- [Saved data entries]:
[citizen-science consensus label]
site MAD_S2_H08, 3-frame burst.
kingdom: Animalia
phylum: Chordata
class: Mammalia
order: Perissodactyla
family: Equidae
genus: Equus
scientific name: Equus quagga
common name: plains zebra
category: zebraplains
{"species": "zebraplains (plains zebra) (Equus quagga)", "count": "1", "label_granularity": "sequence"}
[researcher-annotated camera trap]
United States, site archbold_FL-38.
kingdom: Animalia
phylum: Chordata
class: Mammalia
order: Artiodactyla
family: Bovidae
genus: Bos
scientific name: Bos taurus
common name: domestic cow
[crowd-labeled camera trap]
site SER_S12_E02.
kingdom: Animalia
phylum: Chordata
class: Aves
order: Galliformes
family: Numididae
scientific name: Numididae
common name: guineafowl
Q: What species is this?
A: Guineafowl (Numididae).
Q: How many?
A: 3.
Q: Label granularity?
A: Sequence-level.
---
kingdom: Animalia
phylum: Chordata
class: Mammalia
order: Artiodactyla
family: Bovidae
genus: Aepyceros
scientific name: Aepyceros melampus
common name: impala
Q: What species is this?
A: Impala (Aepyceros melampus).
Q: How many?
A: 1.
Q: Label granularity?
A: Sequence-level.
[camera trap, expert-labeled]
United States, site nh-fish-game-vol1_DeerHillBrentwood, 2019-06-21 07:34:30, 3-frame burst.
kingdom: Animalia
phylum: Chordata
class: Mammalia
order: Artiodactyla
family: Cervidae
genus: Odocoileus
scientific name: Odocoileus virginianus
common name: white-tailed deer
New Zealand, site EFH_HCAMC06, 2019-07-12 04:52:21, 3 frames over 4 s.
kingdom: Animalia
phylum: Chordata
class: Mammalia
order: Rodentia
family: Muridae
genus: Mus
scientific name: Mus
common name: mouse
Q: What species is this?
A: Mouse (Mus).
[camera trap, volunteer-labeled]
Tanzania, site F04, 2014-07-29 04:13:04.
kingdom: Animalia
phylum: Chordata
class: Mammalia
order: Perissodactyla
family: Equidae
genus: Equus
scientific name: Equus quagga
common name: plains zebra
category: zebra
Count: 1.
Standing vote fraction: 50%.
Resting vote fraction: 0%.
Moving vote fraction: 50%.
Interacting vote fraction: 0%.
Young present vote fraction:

- [TASK TO COMPLETE]:
All entries must be printed exactly, with nothing omitted.

- [YOUR RESPONSE]:
[citizen-science consensus label]
site MAD_S2_H08, 3-frame burst.
kingdom: Animalia
phylum: Chordata
class: Mammalia
order: Perissodactyla
family: Equidae
genus: Equus
scientific name: Equus quagga
common name: plains zebra
category: zebraplains
{"species": "zebraplains (plains zebra) (Equus quagga)", "count": "1", "label_granularity": "sequence"}
[researcher-annotated camera trap]
United States, site archbold_FL-38.
kingdom: Animalia
phylum: Chordata
class: Mammalia
order: Artiodactyla
family: Bovidae
genus: Bos
scientific name: Bos taurus
common name: domestic cow
[crowd-labeled camera trap]
site SER_S12_E02.
kingdom: Animalia
phylum: Chordata
class: Aves
order: Galliformes
family: Numididae
scientific name: Numididae
common name: guineafowl
Q: What species is this?
A: Guineafowl (Numididae).
Q: How many?
A: 3.
Q: Label granularity?
A: Sequence-level.
---
kingdom: Animalia
phylum: Chordata
class: Mammalia
order: Artiodactyla
family: Bovidae
genus: Aepyceros
scientific name: Aepyceros melampus
common name: impala
Q: What species is this?
A: Impala (Aepyceros melampus).
Q: How many?
A: 1.
Q: Label granularity?
A: Sequence-level.
[camera trap, expert-labeled]
United States, site nh-fish-game-vol1_DeerHillBrentwood, 2019-06-21 07:34:30, 3-frame burst.
kingdom: Animalia
phylum: Chordata
class: Mammalia
order: Artiodactyla
family: Cervidae
genus: Odocoileus
scientific name: Odocoileus virginianus
common name: white-tailed deer
New Zealand, site EFH_HCAMC06, 2019-07-12 04:52:21, 3 frames over 4 s.
kingdom: Animalia
phylum: Chordata
class: Mammalia
order: Rodentia
family: Muridae
genus: Mus
scientific name: Mus
common name: mouse
Q: What species is this?
A: Mouse (Mus).
[camera trap, volunteer-labeled]
Tanzania, site F04, 2014-07-29 04:13:04.
kingdom: Animalia
phylum: Chordata
class: Mammalia
order: Perissodactyla
family: Equidae
genus: Equus
scientific name: Equus quagga
common name: plains zebra
category: zebra
Count: 1.
Standing vote fraction: 50%.
Resting vote fraction: 0%.
Moving vote fraction: 50%.
Interacting vote fraction: 0%.
Young present vote fraction:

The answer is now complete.